====== SUPPLIED PASSAGE

Council maintains execution competencies when examining visa requests and border controls

Luxembourg, 19/01/2005 (Agence Europe) - During its plenary assembly, the European Court of Justice confirmed the so-called execution competencies that the Council had reserved for itself (temporarily) when applying Schengen agreement related examination of visa requests and border controls. It rejected the Commission's appeal on this account, which opposed these competencies.

The two Council regulations of 24 April 2001 are therefore valid. The Council in this context maintains control of the way in which rules are applied on external border crossings and visas. These rules are contained in a “Common Manual” available to Member States and in the Common Consular Instruction (CCI) addressed to diplomatic representations and consul missus. The Commission initiated this court case to cancel out these to regulations in the belief that the Council had not fulfilled the required conditions for a competency for which it believed it should be responsible. The Court recognised that the considerations made prior to the adoption of these regulations had been both “general and succinct” but added that analysed in the context where they should be replaced, clearly reveal the political justifications defended by the Council for maintaining these competencies. The Court illustrated that the in the two regulations (No789 and 790/2001) the Council explicitly referred to the strengthened role of Member States' authority on visas and border surveillance, as well as this sensitive nature in the EU's political relations with third countries. The Court said that it was obliged to point out that before the entry into force of the Treaty of Amsterdam on 1 May 1999, visas policy and external border policy generally fell outside the remit of the European Community. For this and a number of other reasons, the Council could quite reasonably believe that it was a “specific case” and behind the decision to maintain competency in executing certain provisions of the MC and ICC.

The Commission considers that it should exercise these competencies and that the Council could not maintain this prerogative except in exceptional circumstances and on the condition that it indicated why a situation was a case in point and could be justified in assuming competency. The Commission also considered that the Council had not met these conditions and that its motives were too general. It also asserted that the political sensitivity of visas and external border policy was “in no case” as sufficient reason.

============

SHORT TASK 1 =>
According to the report on the court ruling, when did the Treaty of Amsterdam enter into force?
SHORT TASK 2 =>
For each statement below, say whether the report on the court ruling agrees with it, and quote the deciding words of the report: (a) The Court upheld the Commission's appeal. (b) The two Council regulations at issue date from 24 April 2001. (c) The Court found the considerations made before the regulations were adopted to be general and succinct.
SHORT TASK 3 =>
Go on with the report on the court ruling from the point where it stops.

====== EXTRACTED MATERIAL

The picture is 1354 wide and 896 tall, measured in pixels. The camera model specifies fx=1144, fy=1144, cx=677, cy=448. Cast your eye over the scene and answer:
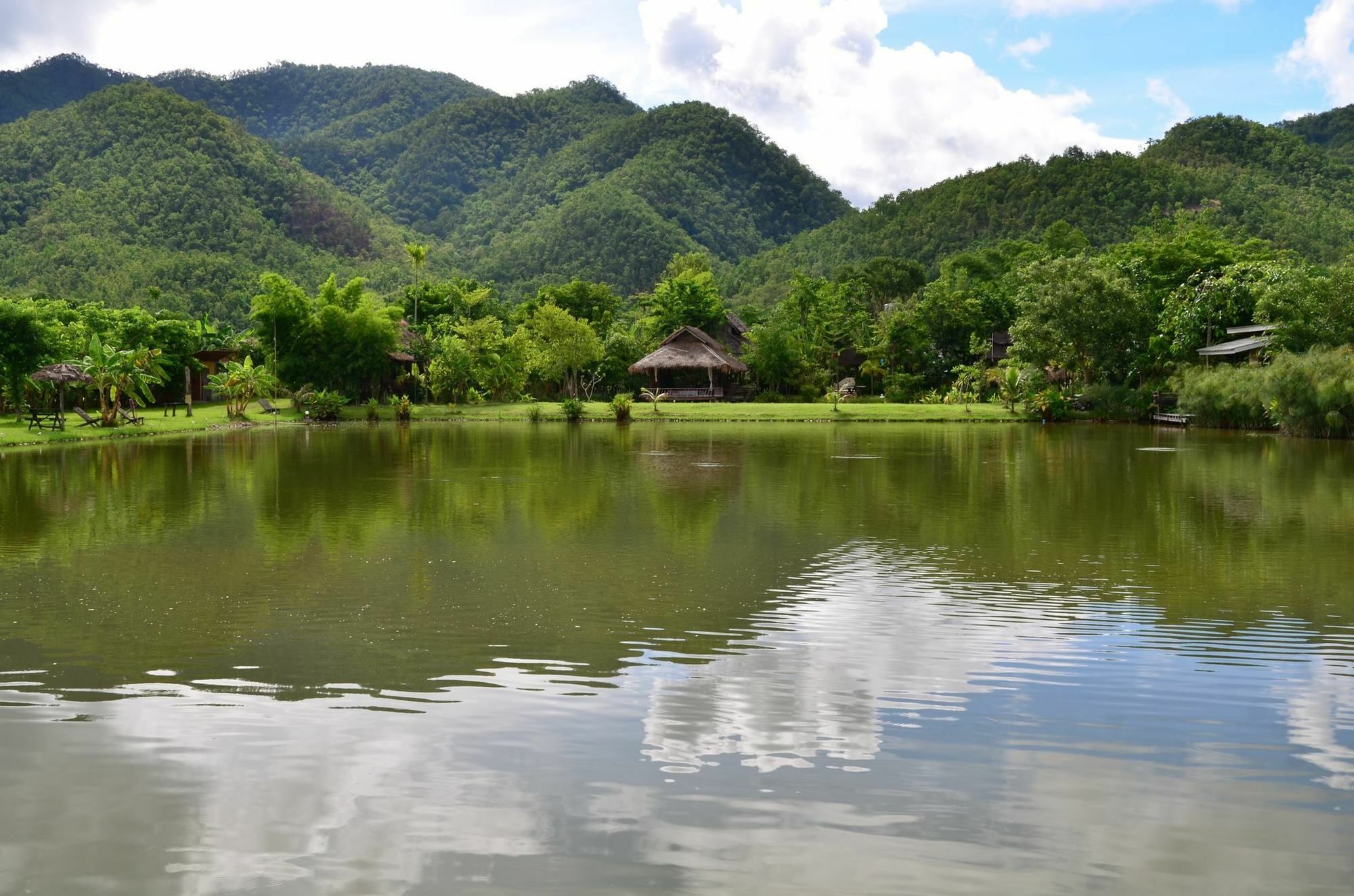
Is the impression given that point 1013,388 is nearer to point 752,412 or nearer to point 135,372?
point 752,412

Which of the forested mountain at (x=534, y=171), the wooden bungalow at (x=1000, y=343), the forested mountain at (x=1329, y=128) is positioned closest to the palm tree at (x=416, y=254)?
the forested mountain at (x=534, y=171)

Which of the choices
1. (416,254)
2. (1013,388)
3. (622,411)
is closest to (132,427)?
(622,411)

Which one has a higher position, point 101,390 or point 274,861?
point 101,390

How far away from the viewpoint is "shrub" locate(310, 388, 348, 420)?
51500mm

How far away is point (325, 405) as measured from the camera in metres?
51.5

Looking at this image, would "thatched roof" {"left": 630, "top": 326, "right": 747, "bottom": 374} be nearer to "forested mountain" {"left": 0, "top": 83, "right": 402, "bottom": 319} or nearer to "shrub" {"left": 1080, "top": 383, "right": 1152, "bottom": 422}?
"shrub" {"left": 1080, "top": 383, "right": 1152, "bottom": 422}

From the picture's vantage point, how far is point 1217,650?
8594 mm

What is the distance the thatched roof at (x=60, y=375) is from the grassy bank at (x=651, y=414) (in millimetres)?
3173

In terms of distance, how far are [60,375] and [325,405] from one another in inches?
514

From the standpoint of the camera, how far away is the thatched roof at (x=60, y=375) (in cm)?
3962

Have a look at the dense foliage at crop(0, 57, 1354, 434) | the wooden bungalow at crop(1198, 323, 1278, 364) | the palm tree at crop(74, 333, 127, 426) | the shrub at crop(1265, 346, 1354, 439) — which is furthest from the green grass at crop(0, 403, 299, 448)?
the wooden bungalow at crop(1198, 323, 1278, 364)

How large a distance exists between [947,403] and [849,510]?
39.4 meters

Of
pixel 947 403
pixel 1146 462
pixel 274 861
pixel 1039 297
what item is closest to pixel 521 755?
pixel 274 861

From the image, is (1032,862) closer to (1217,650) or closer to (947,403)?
(1217,650)
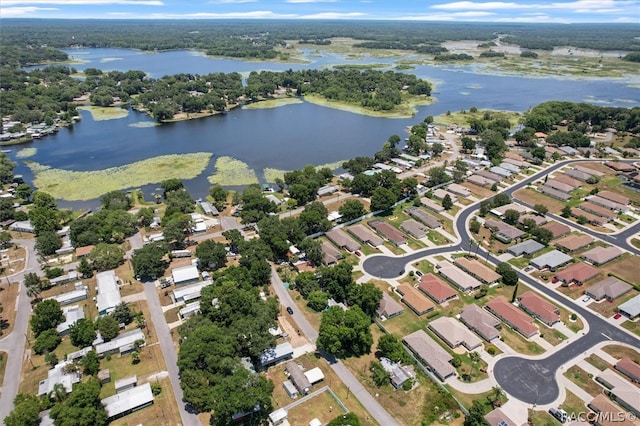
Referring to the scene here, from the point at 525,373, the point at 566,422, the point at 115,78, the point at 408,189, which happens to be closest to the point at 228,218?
the point at 408,189

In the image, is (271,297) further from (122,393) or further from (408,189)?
(408,189)

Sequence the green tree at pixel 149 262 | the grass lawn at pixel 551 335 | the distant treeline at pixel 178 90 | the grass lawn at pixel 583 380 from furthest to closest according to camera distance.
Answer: the distant treeline at pixel 178 90 → the green tree at pixel 149 262 → the grass lawn at pixel 551 335 → the grass lawn at pixel 583 380

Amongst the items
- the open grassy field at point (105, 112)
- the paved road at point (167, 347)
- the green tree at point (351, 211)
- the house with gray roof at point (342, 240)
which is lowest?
the paved road at point (167, 347)

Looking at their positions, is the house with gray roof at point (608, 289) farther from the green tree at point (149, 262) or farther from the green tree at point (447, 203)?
the green tree at point (149, 262)

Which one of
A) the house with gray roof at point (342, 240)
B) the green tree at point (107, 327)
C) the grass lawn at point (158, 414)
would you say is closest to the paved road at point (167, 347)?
the grass lawn at point (158, 414)

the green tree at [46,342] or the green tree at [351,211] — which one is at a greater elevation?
the green tree at [351,211]

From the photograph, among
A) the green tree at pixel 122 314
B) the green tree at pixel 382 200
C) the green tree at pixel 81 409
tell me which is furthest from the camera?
the green tree at pixel 382 200

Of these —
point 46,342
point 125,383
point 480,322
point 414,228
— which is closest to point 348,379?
point 480,322

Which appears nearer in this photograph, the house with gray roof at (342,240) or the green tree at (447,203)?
the house with gray roof at (342,240)
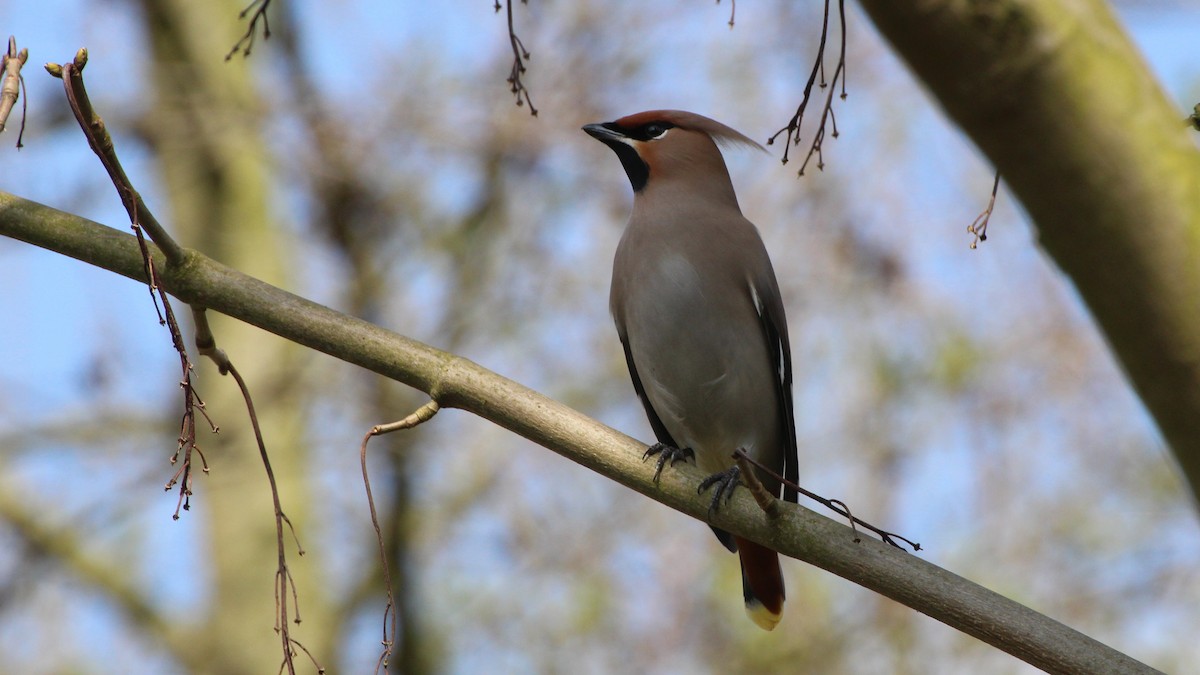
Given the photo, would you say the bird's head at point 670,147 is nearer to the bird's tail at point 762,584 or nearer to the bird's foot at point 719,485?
the bird's tail at point 762,584

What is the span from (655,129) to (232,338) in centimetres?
600

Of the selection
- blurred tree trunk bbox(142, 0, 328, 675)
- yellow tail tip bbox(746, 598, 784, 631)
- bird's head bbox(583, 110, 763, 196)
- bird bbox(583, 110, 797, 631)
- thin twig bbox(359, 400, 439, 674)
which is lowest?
thin twig bbox(359, 400, 439, 674)

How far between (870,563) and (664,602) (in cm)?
723

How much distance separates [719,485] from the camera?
3.27 m

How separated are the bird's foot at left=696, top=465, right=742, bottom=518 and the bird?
1084 mm

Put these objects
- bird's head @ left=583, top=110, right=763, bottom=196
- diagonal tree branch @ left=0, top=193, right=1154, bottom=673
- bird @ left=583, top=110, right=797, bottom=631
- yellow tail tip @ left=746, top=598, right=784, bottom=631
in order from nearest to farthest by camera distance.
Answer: diagonal tree branch @ left=0, top=193, right=1154, bottom=673
bird @ left=583, top=110, right=797, bottom=631
yellow tail tip @ left=746, top=598, right=784, bottom=631
bird's head @ left=583, top=110, right=763, bottom=196

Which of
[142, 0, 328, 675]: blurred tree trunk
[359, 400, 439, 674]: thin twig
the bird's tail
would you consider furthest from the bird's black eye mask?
[142, 0, 328, 675]: blurred tree trunk

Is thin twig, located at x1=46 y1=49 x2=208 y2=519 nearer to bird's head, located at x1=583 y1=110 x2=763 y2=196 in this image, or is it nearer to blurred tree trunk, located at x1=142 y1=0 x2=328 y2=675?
bird's head, located at x1=583 y1=110 x2=763 y2=196

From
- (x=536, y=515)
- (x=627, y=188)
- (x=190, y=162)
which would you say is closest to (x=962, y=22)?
(x=627, y=188)

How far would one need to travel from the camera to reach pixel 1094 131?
6.88 ft

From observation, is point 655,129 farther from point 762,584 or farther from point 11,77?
point 11,77

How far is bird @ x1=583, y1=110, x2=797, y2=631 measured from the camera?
4.51 m

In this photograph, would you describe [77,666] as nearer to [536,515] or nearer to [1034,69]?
[536,515]

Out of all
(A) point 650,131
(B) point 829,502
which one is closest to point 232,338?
(A) point 650,131
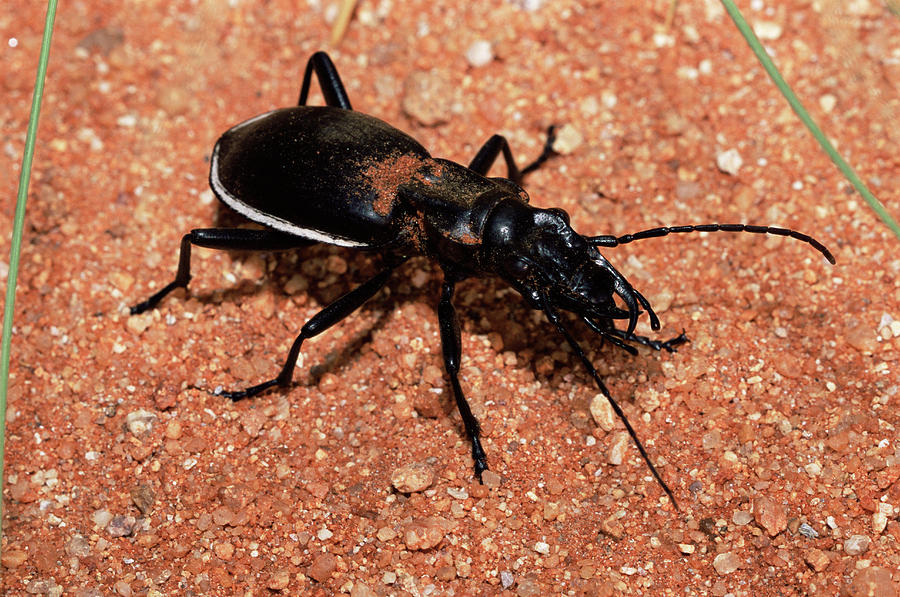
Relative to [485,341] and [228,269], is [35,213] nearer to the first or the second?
[228,269]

============

EXERCISE ANSWER 1 =>
1 May 1999

EXERCISE ANSWER 2 =>
(a) No: "It rejected the Commission's appeal on this account"
(b) Yes: "The two Council regulations of 24 April 2001 are therefore valid."
(c) Yes: "the considerations made prior to the adoption of these regulations had been both “general and succinct”"

EXERCISE ANSWER 3 =>
The Court rejected the Commission's appeal over execution of competencies by Member States via the two EC regulations of 2001. Article 2 in both of these regulations authorises Member States to communicate to the Secretariat General of the Council amendments it would like to introduce to parts of the CM and CCI. The Court affirmed that amendments resulted from a simple information exchange mechanism that Member States alone possessed. The Commission considered that the EC Treaty allowed the Council to maintain competencies but to confer them to the Commission and not to Member States.

Advocate General Philippe Léger, in charge, as the Court points out in its press releases, for proposing completely independent legal solutions to the court and had concluded in favour of the European Commission. According to the Advocate General, the Council had not taken into account the specific and exceptional nature of reserving execution competencies in the treaty. It concluded that the Council had not respect institutional balance set up after the adoption of the Single European Act.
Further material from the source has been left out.